The example directory contains simple example projects with an Avro schema. Once you've installed gogen-avro on your GOPATH, you can install the example projects:

# Build the Go source files from the Avro schema using the generate directive
go generate github.com/actgardner/gogen-avro/example

# Install the example projects on the gopath
go install github.com/actgardner/gogen-avro/example/record
go install github.com/actgardner/gogen-avro/example/container

Naming

Gogen-avro converts field and type names to be valid, public Go names by following a few simple steps:

  • removing leading underscore characters (_)
  • upper-casing the first letter of the name

This minimizes the risk that two fields with different Avro names will have the same Go name.
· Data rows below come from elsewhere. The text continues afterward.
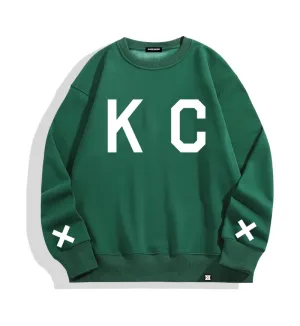 Signature KC Crewneck - Green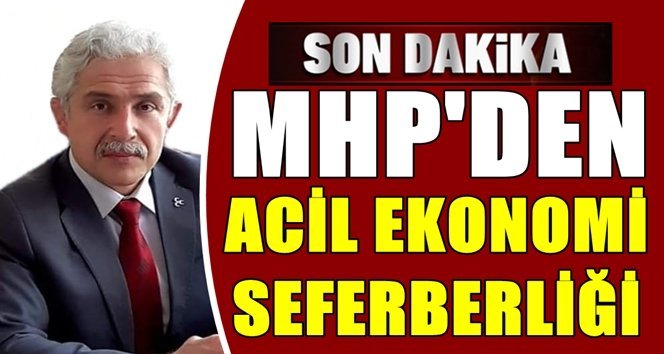 Demirköse; “Arabayı, gemiyi unutun, acil seferberlik şart!.”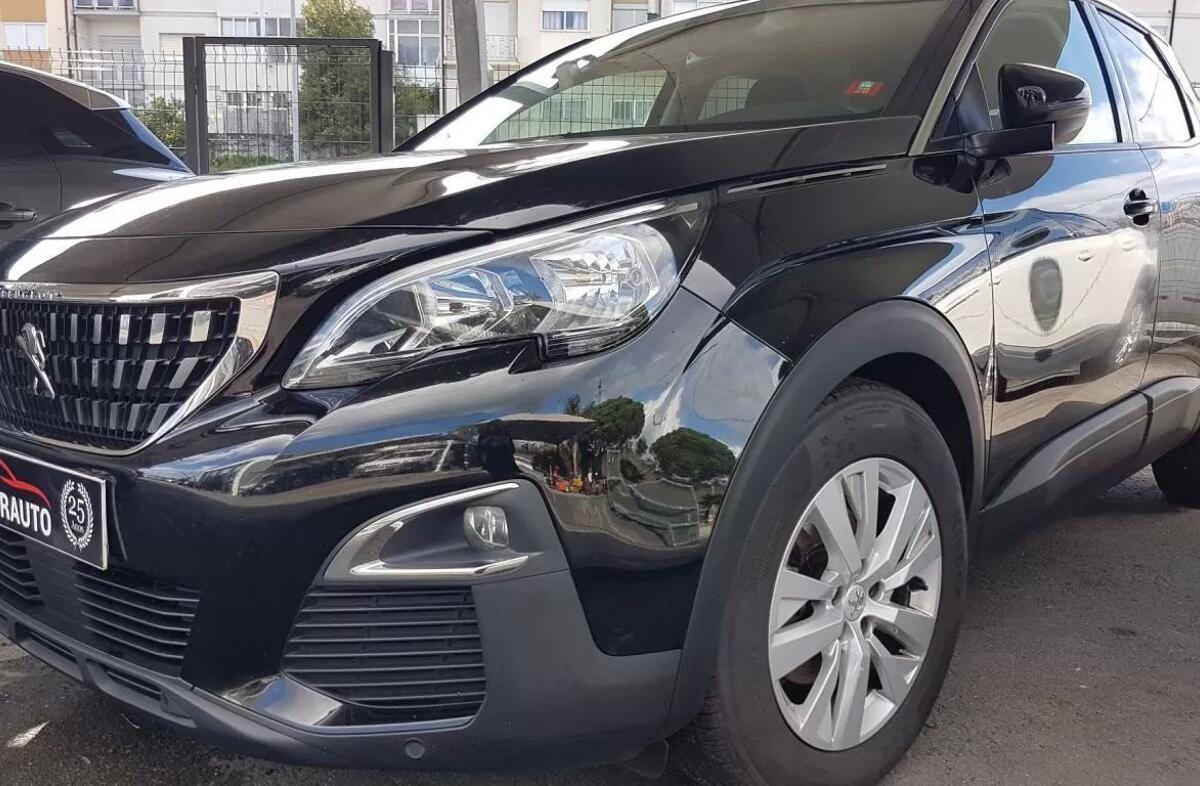 PEUGEOT 3008 1.6 BlueHDi Allure G.C.EAT6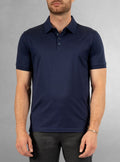 Men's short sleeve basic polo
Gogen-avro respects namespaces and aliases when resolving type names. However, generated files will all be placed directly into the package specified by the user. This may cause issues in rare cases where two types have different namespaces but the same name.

Type Conversion

Gogen-avro produces a Go struct which reflects the structure of your Avro schema. Most Go types map neatly onto Avro types:

Avro Type Go Type Notes
null interface{} This is just a placeholder, nothing is encoded/decoded
boolean bool
int, long int32,int64
float, double float32, float64
bytes []byte
string string
enum custom type Generates a type with a constant for each symbol
array []
map map[string]
fixed []byte Fixed fields are given a custom type, which is an alias for an appropriately sized byte array
union custom type Unions are handled as a struct with one field per possible type, and an enum field to dictate which field to read

union is more complicated than primitive types. We generate a struct and enum whose name is uniquely determined by the types in the union. For a field whose type is ["null", "int"] we generate the following:

type UnionNullInt struct {
	// All the possible types the union could take on
	Null               interface{}
	Int                int32
	// Which field actually has data in it - defaults to the first type in the list, "null"
	UnionType          UnionNullTypeEnum
}

type UnionNullIntTypeEnum int

const (
	UnionNullIntTypeEnumNull            UnionNullIntTypeEnum = 0
	UnionNullIntTypeEnumInt             UnionNullIntTypeEnum = 1
)

Versioning

This tool is versioned using gopkg.in. The API is guaranteed to be stable within a release. This guarantee applies to:

  • the public members of generated structures
  • the public methods attached to generated structures
  • the command-line arguments of the tool itself

Only bugfixes will be backported to existing major releases. This means that source files generated with the same major release may differ, but they will never break your build.

4.0

  • Support for writing object container files is no longer experimental
  • container package now works with the generated code for any record type
  • Aliases and namespaces are now used properly to resolve types
  • Record structs expose a Schema method which includes metadata from the schema definition

3.0

  • Experimental support for writing object container files
  • Improved variable and type names
  • Support for custom package names as a command line argument

2.0

  • Bug fixes for arrays and maps with record members
  • Refactored internals significantly

1.0

  • Initial release
  • No longer supported - no more bugfixes are being backported

Thanks

Thanks to LinkedIn's goavro library, for providing the encoders for primitives.